• [Extracted text]
==============================

Patient information A-Z

The information given below is designed to help you manage your stable long-term breathlessness. If your breathing is getting worse, or you are experiencing breathlessness as a new feeling, it is important to seek medical advice from your GP.


Breathlessness can be a difficult symptom to live with, but there are ways you can reduce its impact on your life. Sometimes, the ways we try to cope can unfortunately worsen the feeling. An important first step is to understand how breathlessness develops. This understanding can then lead to you finding ways to help your breathing.

The breathing, thinking, functioning model

The breathing, thinking, functioning model
Diagram showing the three areas: Breathing, Thinking, Functioning (BTF)

The sudden and distressing sense of breathlessness is very useful when there is an immediate threat to survival, such as suffocation. A threat to survival needs to cause a rapid emotional response, such as terror, that leads in turn to a coping behaviour such as breathing quicker and deeper, and running away. However, when people have chronic conditions that affect the heart and lungs, this coping behaviour is less helpful and can cause development of emotions and behaviours that actually make the breathlessness worse.

The control of breathing is complex, and so too are the mechanisms which cause us to feel breathless. How the feeling of breathlessness is created is not yet fully understood. However, we know that breathlessness can impact on our thoughts, the way we breathe, and how we go about our daily activities.

==============================

• [Records supplied]
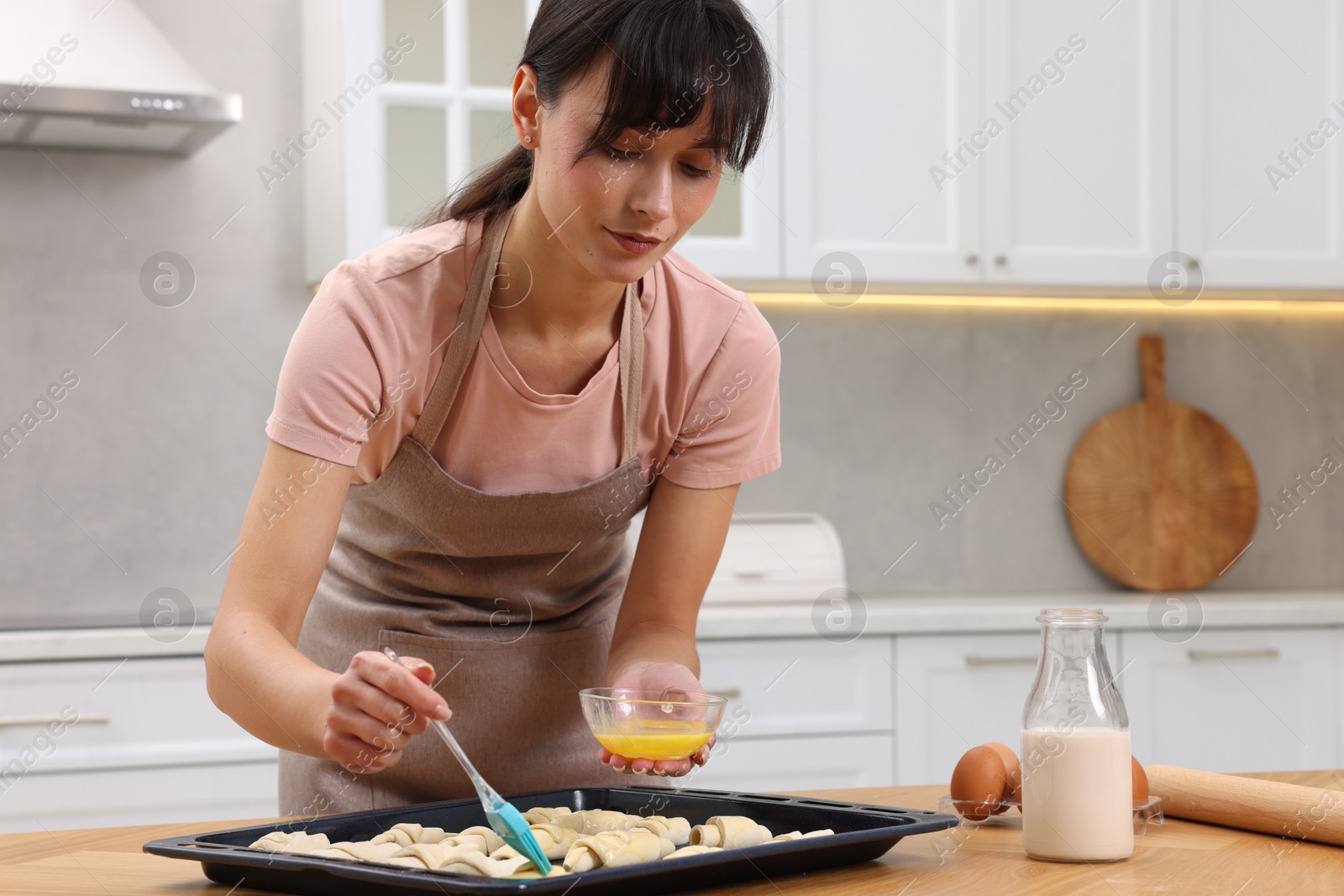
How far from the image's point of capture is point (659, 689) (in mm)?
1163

==============================

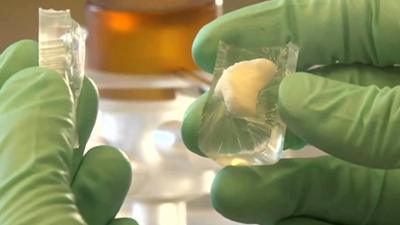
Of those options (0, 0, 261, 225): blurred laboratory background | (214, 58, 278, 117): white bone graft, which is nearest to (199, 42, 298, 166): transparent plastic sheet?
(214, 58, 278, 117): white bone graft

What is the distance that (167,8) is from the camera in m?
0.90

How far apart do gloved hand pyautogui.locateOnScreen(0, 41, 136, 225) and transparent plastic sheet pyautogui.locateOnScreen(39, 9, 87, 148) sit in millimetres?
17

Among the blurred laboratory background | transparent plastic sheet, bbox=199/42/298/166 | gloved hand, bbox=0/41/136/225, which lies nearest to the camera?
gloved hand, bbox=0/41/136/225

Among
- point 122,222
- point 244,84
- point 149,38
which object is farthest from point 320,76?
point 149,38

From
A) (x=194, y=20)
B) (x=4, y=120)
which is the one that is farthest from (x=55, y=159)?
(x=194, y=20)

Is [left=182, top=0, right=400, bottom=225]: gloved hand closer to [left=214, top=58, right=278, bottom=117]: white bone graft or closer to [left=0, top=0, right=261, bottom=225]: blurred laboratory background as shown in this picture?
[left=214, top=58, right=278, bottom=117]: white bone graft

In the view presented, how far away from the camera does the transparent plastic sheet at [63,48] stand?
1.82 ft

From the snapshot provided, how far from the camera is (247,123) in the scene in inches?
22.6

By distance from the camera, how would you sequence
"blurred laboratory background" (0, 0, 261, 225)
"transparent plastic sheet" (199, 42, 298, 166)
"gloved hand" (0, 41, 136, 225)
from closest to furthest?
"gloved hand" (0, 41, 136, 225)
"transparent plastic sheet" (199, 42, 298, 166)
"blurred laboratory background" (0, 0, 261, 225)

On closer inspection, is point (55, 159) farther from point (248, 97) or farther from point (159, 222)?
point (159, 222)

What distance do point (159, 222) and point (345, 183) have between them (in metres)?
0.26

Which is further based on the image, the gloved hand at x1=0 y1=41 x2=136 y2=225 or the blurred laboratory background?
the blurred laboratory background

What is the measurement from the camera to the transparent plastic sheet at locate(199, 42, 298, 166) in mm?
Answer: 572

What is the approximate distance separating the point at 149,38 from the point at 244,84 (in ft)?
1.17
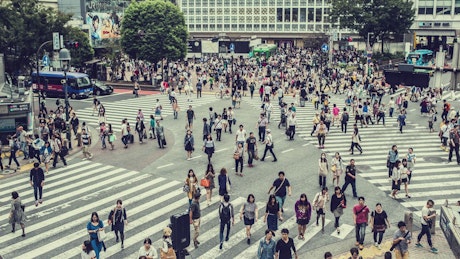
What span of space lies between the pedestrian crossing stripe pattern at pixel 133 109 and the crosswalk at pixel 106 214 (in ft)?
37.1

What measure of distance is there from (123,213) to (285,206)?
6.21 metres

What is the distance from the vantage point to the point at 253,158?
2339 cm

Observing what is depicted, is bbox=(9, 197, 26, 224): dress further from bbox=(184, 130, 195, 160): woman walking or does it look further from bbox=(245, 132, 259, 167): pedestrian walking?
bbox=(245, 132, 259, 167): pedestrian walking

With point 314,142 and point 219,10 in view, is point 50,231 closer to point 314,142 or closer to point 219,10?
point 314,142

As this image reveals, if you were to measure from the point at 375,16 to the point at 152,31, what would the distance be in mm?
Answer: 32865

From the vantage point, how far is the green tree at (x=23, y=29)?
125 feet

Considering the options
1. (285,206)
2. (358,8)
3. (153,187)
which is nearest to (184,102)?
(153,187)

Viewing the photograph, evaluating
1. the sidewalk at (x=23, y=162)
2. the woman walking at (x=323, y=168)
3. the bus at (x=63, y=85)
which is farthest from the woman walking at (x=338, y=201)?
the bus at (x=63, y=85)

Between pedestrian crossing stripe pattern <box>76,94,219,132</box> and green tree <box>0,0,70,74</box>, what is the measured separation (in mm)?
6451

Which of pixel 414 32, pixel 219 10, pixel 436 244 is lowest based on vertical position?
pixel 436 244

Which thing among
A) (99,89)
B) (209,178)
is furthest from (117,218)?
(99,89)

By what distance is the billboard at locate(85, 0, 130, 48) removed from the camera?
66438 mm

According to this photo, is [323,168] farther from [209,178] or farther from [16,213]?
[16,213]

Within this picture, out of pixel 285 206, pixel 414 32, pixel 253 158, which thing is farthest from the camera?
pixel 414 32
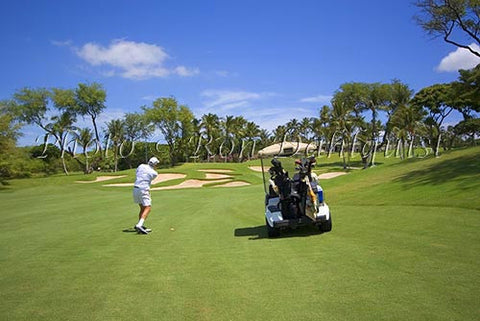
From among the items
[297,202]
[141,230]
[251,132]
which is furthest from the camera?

==============================

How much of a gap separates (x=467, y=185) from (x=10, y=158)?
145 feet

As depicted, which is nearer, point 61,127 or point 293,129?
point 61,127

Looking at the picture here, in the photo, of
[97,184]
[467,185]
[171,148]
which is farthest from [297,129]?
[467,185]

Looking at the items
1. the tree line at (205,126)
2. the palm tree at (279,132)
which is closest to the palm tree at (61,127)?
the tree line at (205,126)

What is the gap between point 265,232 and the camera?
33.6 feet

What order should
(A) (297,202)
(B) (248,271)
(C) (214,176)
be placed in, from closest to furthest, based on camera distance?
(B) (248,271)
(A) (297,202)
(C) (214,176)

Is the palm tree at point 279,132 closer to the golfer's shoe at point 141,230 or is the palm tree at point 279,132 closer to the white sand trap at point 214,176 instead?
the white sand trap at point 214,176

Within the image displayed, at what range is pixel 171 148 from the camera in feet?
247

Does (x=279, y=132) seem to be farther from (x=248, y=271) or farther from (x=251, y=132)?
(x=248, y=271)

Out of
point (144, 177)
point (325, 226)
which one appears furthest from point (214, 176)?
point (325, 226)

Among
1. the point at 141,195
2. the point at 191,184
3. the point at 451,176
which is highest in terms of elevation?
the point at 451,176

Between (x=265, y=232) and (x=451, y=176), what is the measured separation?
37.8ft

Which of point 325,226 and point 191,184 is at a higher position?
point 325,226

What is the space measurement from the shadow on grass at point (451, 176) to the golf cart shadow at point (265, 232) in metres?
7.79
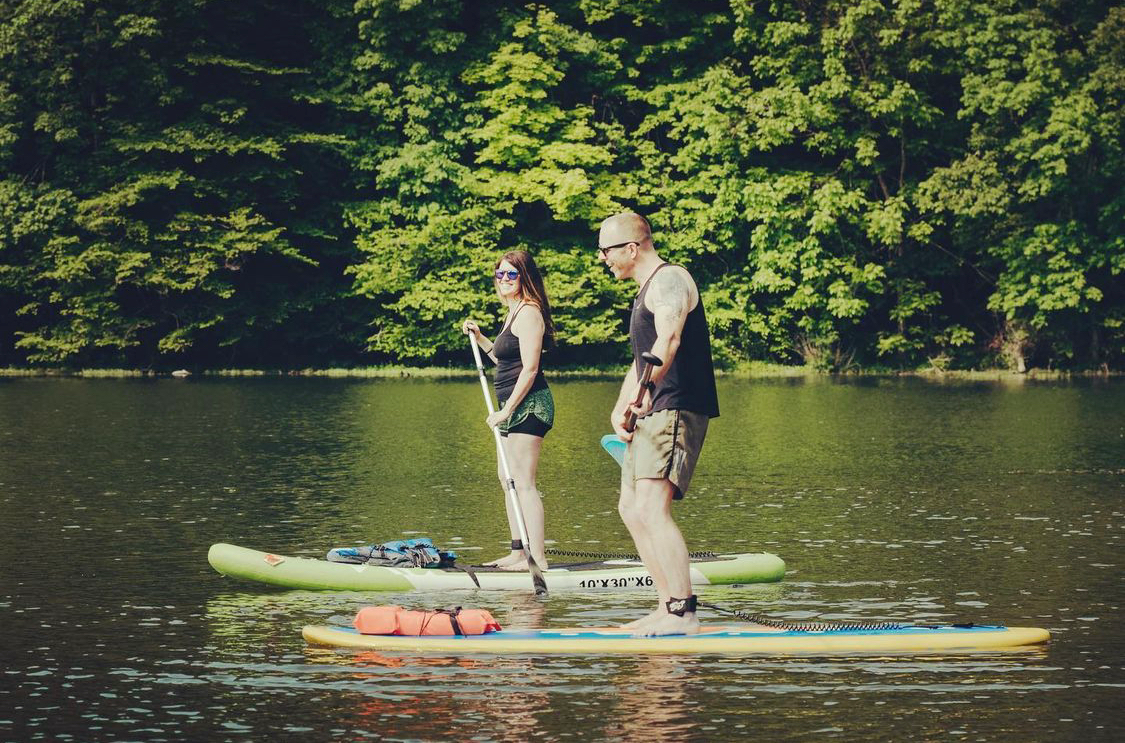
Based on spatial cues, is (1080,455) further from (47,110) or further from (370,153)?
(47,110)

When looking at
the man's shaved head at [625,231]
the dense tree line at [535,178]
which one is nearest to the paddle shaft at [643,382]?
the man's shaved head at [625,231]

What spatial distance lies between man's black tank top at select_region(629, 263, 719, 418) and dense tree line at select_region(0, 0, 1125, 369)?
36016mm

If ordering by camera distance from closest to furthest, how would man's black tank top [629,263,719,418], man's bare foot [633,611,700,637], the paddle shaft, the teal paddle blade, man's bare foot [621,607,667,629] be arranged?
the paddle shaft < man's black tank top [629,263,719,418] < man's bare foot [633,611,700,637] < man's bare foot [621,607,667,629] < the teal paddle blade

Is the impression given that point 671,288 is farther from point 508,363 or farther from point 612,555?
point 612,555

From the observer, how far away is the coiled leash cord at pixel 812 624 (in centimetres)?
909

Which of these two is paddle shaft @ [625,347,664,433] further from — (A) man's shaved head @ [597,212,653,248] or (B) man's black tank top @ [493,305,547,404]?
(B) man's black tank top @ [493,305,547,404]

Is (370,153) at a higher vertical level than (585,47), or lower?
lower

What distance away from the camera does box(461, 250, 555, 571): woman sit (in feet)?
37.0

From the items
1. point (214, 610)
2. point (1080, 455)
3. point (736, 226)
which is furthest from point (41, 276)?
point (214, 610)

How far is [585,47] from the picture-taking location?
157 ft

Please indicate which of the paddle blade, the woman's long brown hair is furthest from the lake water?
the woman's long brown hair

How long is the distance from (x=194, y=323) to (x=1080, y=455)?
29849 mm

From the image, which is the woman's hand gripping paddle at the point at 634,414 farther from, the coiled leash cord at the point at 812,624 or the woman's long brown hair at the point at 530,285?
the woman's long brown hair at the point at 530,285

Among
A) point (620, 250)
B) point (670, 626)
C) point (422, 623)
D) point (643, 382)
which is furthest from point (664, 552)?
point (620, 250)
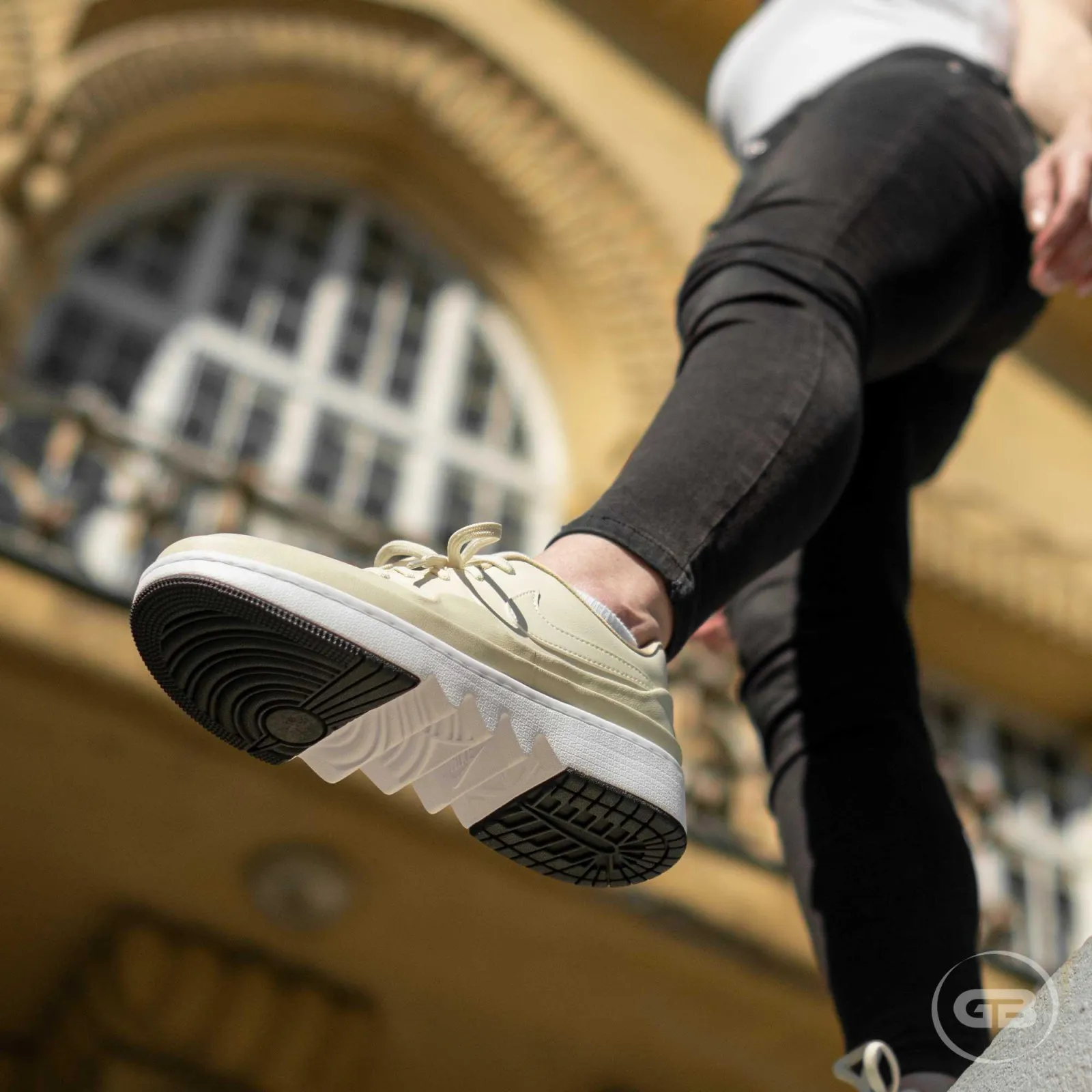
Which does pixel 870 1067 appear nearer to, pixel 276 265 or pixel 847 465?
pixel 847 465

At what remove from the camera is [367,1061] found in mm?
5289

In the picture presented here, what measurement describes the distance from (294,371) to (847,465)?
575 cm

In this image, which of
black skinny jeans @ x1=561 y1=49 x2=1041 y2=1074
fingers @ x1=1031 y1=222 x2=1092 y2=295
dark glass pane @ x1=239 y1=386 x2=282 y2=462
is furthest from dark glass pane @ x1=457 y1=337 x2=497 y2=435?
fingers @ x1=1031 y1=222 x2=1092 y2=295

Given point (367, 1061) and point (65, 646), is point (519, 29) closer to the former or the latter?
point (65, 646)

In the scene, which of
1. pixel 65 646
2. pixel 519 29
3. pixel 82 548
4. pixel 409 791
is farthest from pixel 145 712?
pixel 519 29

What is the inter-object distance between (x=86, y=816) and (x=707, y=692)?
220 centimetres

==============================

• [Task instructions]
a – In the text on breathlessness, what should a person do if their breathing is getting worse?
b – Repeat the part of the text on breathlessness starting at "The sudden and" and ending at "our daily activities.".
c – Pick up the text on breathlessness after its last sentence and keep writing it.
You won't need the rows.

• [Task responses]
a – Seek medical advice from their GP.

b –
The sudden and distressing sense of breathlessness is very useful when there is an immediate threat to survival, such as suffocation. A threat to survival needs to cause a rapid emotional response, such as terror, that leads in turn to a coping behaviour such as breathing quicker and deeper, and running away. However, when people have chronic conditions that affect the heart and lungs, this coping behaviour is less helpful and can cause development of emotions and behaviours that actually make the breathlessness worse.

The control of breathing is complex, and so too are the mechanisms which cause us to feel breathless. How the feeling of breathlessness is created is not yet fully understood. However, we know that breathlessness can impact on our thoughts, the way we breathe, and how we go about our daily activities.

c –
We have highlighted these three areas as ‘Breathing’, ‘Thinking’, and ‘Functioning’. In each of these areas, specific unhelpful emotions or behaviours develop and lead to three linked vicious cycles that prolong and worsen the feeling of breathlessness.

1. Breathing

Being breathless can often lead to the development of an inefficient breathing pattern. We feel like we need to ‘get more air’ so take big breaths in. We tend to pant, with small breaths coming in and out of only the top part of our chest, with our shoulders hunched. The muscles that support breathing, particularly around your neck and shoulders are over-used in an attempt to pull more air in. This increases the effort of breathing and makes it less efficient.

In conditions like chronic obstructive pulmonary disease (COPD), there is not enough time for the lungs to empty when breathing fast. The next breath in starts before the lungs have fully emptied. This causes breaths to stack on top of each other, which makes the chest over-expanded and makes the breathing feel even less comfortable. This leads to an increase in the effort needed to breathe and makes recovery longer.

There are things that can help improve breathing. These include breathing techniques, cooling the face with a fan or cold flannel, and finding a comfortable position.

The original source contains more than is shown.